Methodology
Tool-agnostic where possible; the reference implementation uses Claude/Cowork, GPT, REDCap, and Python/React.
Design principles
- Human-in-the-loop. Every AI output is reviewed and approved by an expert before it affects the study.
- Separation of roles. Drafting and review are kept distinct — investigators (with Cowork assistance) author; an independent model (GPT-5.5) reviews — reducing self-confirmation bias.
- Reproducibility by construction. Prompts, instrument definitions, code and analysis are version-controlled and archived with a DOI.
- Privacy & sovereignty (RODO/GDPR). No PII enters the repository; anonymisation and local-first processing are defaults.
- Transparency. AI involvement is disclosed per artifact, in line with open-science norms and EU AI Act transparency expectations.
Stage 1 — Design & orchestration (investigators)
The investigators (authors) own this stage: research questions, protocol, item content, registration artifacts (ClinicalTrials.gov / OSF), and consent / RODO text. Claude / Cowork may help draft and scaffold these artifacts, but the investigators decide, edit, and approve everything.
Stage 2 — Independent item review (GPT-5.5, LLM-as-judge)

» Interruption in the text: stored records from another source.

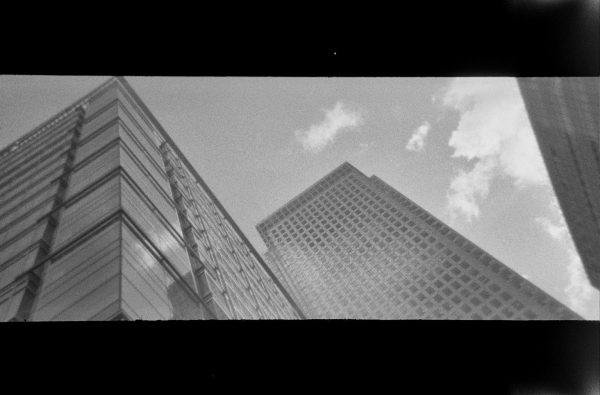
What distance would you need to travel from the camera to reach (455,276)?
97750 mm

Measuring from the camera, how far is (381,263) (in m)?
110

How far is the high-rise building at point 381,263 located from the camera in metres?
92.7

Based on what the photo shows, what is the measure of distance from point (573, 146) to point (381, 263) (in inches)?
2316

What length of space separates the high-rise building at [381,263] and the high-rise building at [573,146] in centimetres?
2231

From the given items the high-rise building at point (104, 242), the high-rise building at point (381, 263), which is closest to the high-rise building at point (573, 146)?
the high-rise building at point (381, 263)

An independent LLM (GPT-5.5) evaluates each item against explicit criteria: clarity, ambiguity, double-barrelled phrasing, leading wording, cultural bias, response-option balance, and content-validity relevance. It returns structured flags and suggested fixes that loop back to the investigators, who adjudicate. Where formal content validity is required, LLM relevance ratings may be reported alongside — never instead of — a human expert panel (I-CVI / CVI).
Stage 3 — Instrument build & data capture (Claude / Cowork + REDCap)
Once the investigators approve the items, Claude / Cowork builds and operates the instrument in REDCap — data dictionary, branching logic, consent, RODO collapsible, validation rules — via MCP / browser automation, under investigator direction. REDCap provides access control, an audit trail, and API access. De-identified exports feed Stage 4.
Stage 4 — Analytics dashboards (Python / React)
AI assists in generating reproducible analysis code and interactive dashboards for descriptive statistics, hypothesis tests, and figures, published via GitHub Pages and showing aggregated, de-identified data only.
Quality control — the "Judge" pass
Each stage carries a self-audit: source quality, double-counting / leakage, outdated assumptions, and unjustified extrapolation. AI-derived artifacts are explicitly labelled and separated from expert-verified ones.